The son of Windrush immigrants who came to Britain from Jamaica in the 1960s, Walker continues to live in the same area of ​​Birmingham where he grew up. “There was a lot of art around me. I was exposed to a lot of creativity. In the 1970s there were a lot of black British people expressing themselves through visual art, music and literature.” She says her late mother, who was a nurse, was her biggest inspiration. “As children, we were encouraged to make things. We would draw pictures or find disposable spare parts to make go-karts or kites, but it was a natural progression. ''She remembers Mr. Lewis from Heathfield Primary School, Handsworth. He “admitted that I had certain skills. I remember him praising my efforts, and I've never forgotten that feeling.”

Walker began studying art in his late 20s after starting a family. She points out that art schools train students in visual language but do not prepare them for the complex process of building a career. “I found it difficult to fit into any group. I felt that mature students didn't get as much attention at the time, and there was a lot of emphasis on sculpture, installation, and new media at the time. , I also worked in painting and drawing,” she says.

“When you graduate from art school, you're left with this piece of paper. What art school never prepares you for is being rejected, constantly being rejected, and how to deal with that and pick yourself up.” ” Her “persistent and very strong-willed” personality helped her. “I work both ways. It's my calling, but it's also fun. I wake up every morning and think about art. I go to bed and think about art. It never stops. It's never left me. No one has ever said to me, “You should work.” I just always found motivation. ”

Ms Walker said her son Solomon was delighted that Louder Than Words would be shown again in Manchester. “He's so proud of his job now, which he wasn't at first. He loves being noticed, and on the verge of adulthood, that it can be seen by everyone and all kinds of people.
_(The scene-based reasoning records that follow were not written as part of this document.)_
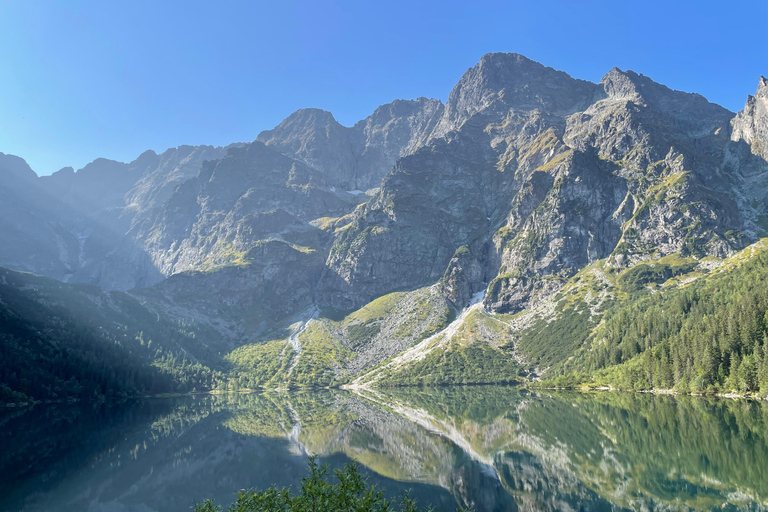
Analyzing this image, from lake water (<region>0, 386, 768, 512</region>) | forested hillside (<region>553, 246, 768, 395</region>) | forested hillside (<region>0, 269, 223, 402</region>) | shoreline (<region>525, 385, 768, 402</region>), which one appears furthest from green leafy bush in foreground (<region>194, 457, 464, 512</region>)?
forested hillside (<region>0, 269, 223, 402</region>)

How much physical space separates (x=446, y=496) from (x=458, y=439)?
3084cm

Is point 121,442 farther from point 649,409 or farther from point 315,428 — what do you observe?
point 649,409

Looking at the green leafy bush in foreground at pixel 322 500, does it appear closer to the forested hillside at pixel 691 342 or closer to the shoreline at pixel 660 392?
the shoreline at pixel 660 392

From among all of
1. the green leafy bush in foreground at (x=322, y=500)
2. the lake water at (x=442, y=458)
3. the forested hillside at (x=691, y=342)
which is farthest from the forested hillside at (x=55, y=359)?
the forested hillside at (x=691, y=342)

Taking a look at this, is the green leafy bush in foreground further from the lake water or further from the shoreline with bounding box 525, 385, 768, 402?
the shoreline with bounding box 525, 385, 768, 402

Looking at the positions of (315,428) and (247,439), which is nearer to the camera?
(247,439)

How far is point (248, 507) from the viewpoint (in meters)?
18.5

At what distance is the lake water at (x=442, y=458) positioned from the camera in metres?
40.9

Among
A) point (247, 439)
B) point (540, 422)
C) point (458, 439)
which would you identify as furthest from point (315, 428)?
point (540, 422)

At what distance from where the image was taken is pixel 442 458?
194 ft

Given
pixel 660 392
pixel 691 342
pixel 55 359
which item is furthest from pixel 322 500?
pixel 55 359

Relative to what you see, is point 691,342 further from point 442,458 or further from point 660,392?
point 442,458

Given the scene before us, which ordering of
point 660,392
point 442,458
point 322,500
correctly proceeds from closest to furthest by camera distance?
point 322,500, point 442,458, point 660,392

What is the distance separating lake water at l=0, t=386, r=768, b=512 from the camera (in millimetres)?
40875
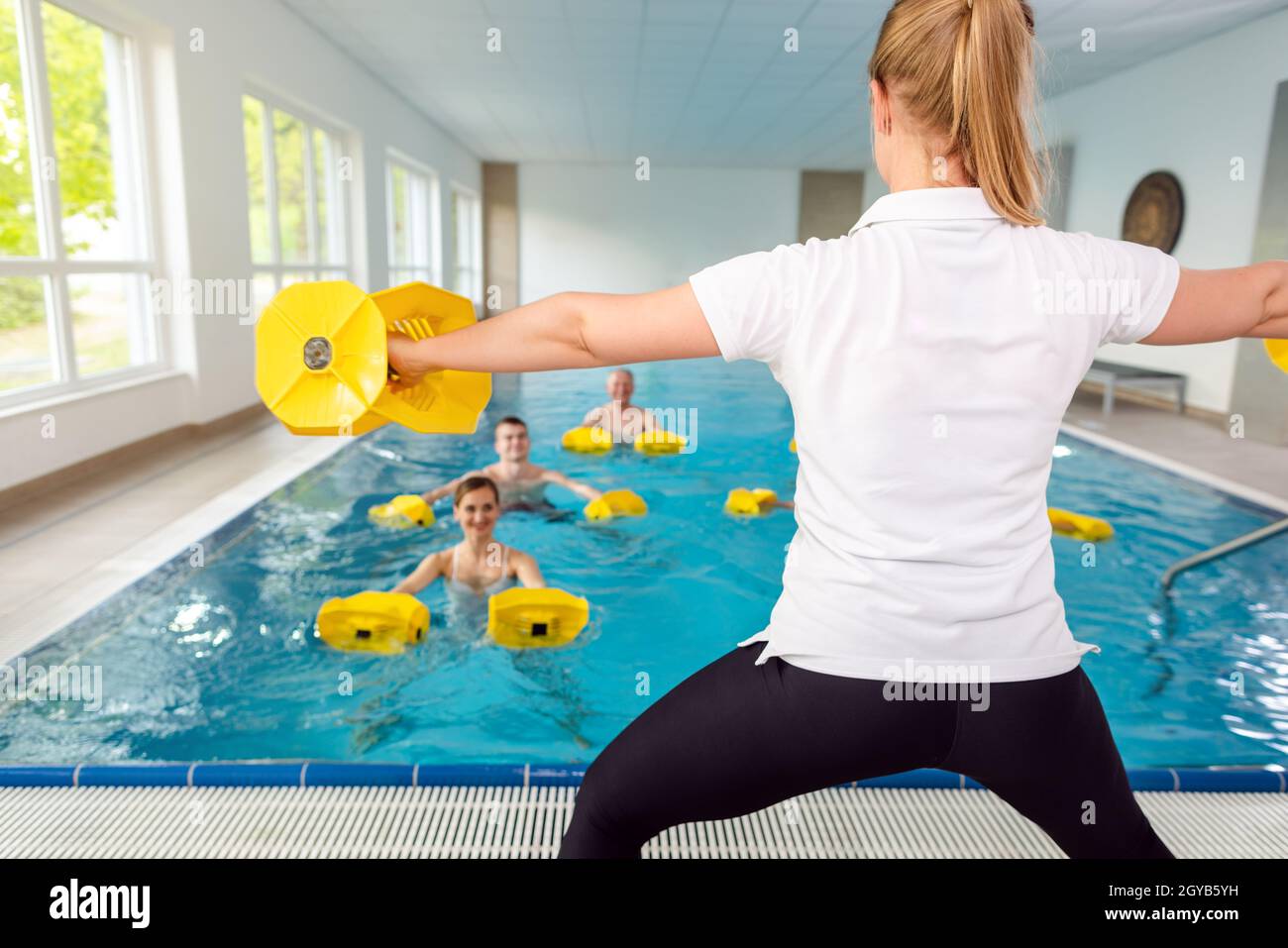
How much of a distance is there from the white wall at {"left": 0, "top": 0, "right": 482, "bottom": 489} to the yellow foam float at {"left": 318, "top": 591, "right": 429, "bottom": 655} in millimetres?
2379

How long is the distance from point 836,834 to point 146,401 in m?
5.21

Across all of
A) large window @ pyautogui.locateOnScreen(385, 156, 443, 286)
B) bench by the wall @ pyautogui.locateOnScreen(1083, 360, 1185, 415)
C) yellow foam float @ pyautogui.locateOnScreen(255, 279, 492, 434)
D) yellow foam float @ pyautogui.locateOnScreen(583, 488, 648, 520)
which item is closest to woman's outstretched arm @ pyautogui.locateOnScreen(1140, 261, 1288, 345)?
yellow foam float @ pyautogui.locateOnScreen(255, 279, 492, 434)

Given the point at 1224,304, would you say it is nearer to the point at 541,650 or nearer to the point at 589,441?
the point at 541,650

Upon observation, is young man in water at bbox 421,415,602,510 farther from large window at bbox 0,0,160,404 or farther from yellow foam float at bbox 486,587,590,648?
large window at bbox 0,0,160,404

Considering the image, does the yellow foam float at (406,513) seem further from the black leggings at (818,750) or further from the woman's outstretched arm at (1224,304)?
the woman's outstretched arm at (1224,304)

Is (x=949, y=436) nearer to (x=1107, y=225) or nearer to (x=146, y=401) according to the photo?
(x=146, y=401)

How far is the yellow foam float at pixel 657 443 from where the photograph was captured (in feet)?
20.3

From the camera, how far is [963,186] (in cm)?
89

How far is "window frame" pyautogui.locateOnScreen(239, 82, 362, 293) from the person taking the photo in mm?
7441

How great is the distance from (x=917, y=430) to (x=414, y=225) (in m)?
13.5

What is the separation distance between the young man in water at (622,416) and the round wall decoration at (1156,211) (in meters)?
4.99

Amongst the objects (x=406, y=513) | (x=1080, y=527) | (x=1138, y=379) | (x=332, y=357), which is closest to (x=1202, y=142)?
(x=1138, y=379)

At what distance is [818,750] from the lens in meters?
0.93
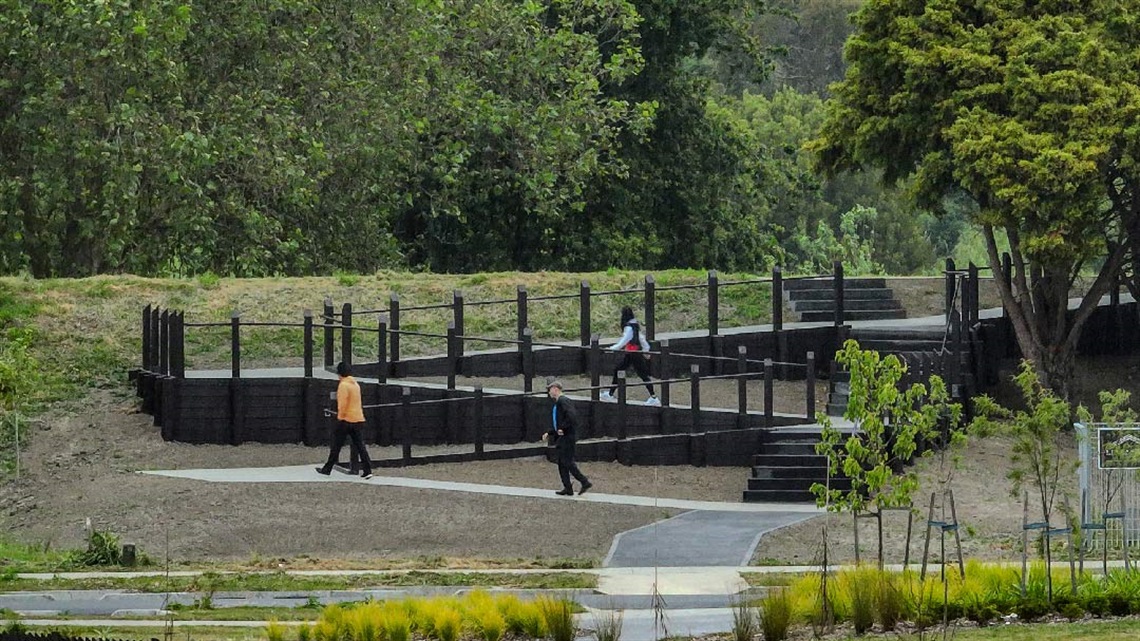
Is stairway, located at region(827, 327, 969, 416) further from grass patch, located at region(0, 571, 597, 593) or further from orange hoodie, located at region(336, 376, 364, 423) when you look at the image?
grass patch, located at region(0, 571, 597, 593)

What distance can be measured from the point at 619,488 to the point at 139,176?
13.7 m

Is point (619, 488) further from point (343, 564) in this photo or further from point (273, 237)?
point (273, 237)

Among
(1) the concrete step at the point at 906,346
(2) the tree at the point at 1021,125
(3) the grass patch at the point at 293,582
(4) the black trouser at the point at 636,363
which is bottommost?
(3) the grass patch at the point at 293,582

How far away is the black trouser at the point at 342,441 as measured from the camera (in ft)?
91.1

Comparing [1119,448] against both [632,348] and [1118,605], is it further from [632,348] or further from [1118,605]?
[632,348]

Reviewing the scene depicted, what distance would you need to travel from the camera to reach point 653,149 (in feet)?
165

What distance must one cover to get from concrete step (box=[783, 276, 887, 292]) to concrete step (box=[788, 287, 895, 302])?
17 cm

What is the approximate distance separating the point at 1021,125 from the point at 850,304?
5241mm

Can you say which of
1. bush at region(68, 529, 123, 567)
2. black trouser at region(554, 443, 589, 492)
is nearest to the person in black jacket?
black trouser at region(554, 443, 589, 492)

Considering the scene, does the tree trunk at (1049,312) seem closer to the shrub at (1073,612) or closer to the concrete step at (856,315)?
the concrete step at (856,315)

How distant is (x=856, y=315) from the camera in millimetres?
38938

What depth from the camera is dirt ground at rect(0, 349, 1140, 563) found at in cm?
2466

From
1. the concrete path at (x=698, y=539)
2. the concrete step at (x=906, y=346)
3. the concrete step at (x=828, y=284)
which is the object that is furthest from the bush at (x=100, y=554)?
the concrete step at (x=828, y=284)

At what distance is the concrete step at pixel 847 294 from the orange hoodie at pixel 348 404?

I was very conscious,” she says.

Walker said her son was depressed when he was stopped by police. “I was a young mother and I felt like I couldn't protect him.” Now in his 40s, he can't stop. “But it went on for years. Not a day goes by that I don't wonder if he's okay.”

This is not a retrospective, she says, and is reluctant to see the exhibition as the sum total of what she has to offer. “This is an introduction, so the audience can see how I started.” There's no question as to whether there will be more work to come. “I still have a lot to say.”